Namun, inflasi yang turun itu belum tentu diikuti dengan penurunan suku bunga acuan. Pasar memprediksi, meski inflasi mulai turun, kenaikan suku bunga acuan AS akan terus berlanjut setidaknya sampai semester I tahun 2024 dan baru melandai pada semester II tahun 2024 ketika tingkat inflasi AS sudah menurun mendekati 2 persen sesuai target The Fed.
Baca juga: Ketidakpastian Bayangi Perekonomian Indonesia di 2024
Ekonom senior dan Rektor Unika Atma Jaya, A Prasetyantoko, mengatakan, tren inflasi yang masih tinggi di negara-negara maju akan diikuti dengan respons kebijakan kenaikan suku bunga. Ketika suku bunga tinggi, penyaluran kredit akan menurun. Ketika itu terjadi, laju pertumbuhan investasi pun akan turun.
”Karena itu, kalau kita lihat pola dari tren ekonomi global, memang pertumbuhan ekonomi dan tingkat kesejahteraan akan merosot, dan gejala itu bisa berdampak pada perekonomian kita,” kata Prasetyantoko.
Arah politik dalam negeri dan kebijakan The Fed yang tidak bisa ditebak itu juga bisa berdampak pada investasi langsung di sektor riil. Sepanjang Januari-September 2023, realisasi investasi masih terjaga kencang meski di tengah dinamika tahun politik.
Pada periode itu, realisasi investasi sudah mencapai 75,2 persen dari target atau sebesar Rp 1.053,1 triliun. Laju investasi masih mampu tumbuh 18 persen secara tahunan.
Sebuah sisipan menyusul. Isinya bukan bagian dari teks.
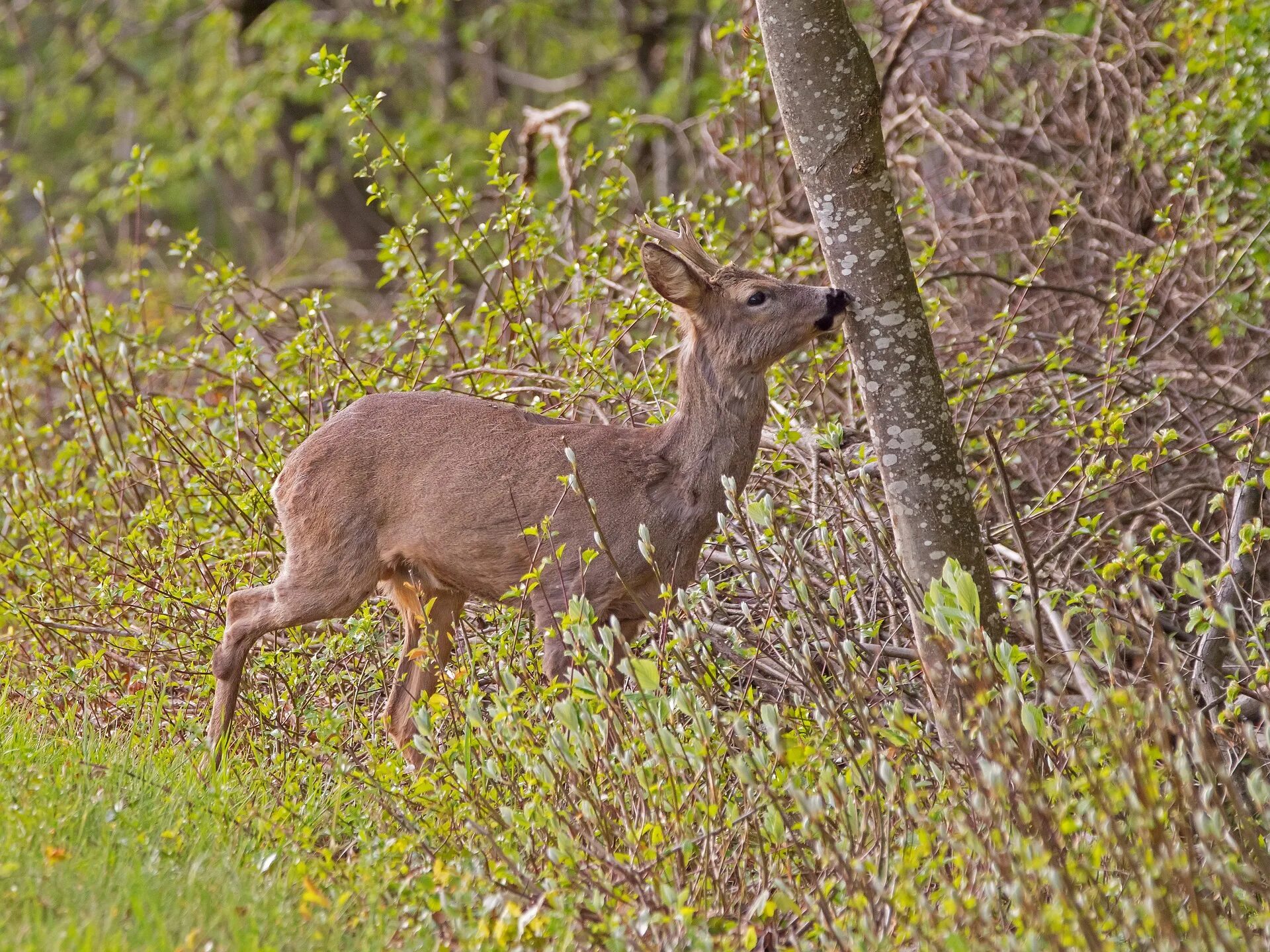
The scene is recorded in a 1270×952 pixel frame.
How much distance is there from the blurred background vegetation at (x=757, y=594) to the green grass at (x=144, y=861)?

Namun, untuk tahun depan, laju investasi diperkirakan bisa melambat akibat faktor pemilu.
PMTB ini harus lebih digenjot lagi karena akan menyumbangkan dampak ikutan multiplier yang lebih besar ketimbang konsumsi rumah tangga.
Ekonom dan pengajar Magister Ekonomi Terapan Unika Atma Jaya, YB Suhartoko, menambahkan, laju investasi langsung yang melambat itu perlu diwaspadai mengingat investasi atau pembentukan modal tetap bruto (PMTB) adalah salah satu komponen utama yang membentuk produk domestik bruto (PDB) nasional. Pada triwulan III-2023, misalnya, PMTB berkontribusi 29,68 persen terhadap PDB.
”Konsumsi rumah tangga pasti akan tetap jadi kontributor utama ekonomi kita, tetapi PMTB ini harus lebih digenjot lagi karena akan menyumbangkan dampak ikutan (multiplier) yang lebih besar ketimbang konsumsi rumah tangga,” ujarnya.
Sebelumnya, Deputi Pengembangan Iklim Penanaman Modal Kementerian Investasi Yuliot Tanjung mengatakan, laju investasi kemungkinan baru akan sedikit melambat pada akhir 2023, khususnya pada triwulan IV-2023, serta pada awal 2024 seiring dengan iklim politik yang semakin memanas. Namun, ia meyakini perlambatan itu hanya sementara.
Meski menantang, target investasi senilai Rp 1.650 triliun tahun depan diyakini masih bisa tercapai. ”Kita akan lebih mengandalkan investasi dalam negeri selama tahun politik, karena biasanya investor kita sudah lebih kebal dengan dinamika politik dalam negeri,” kata Yuliot.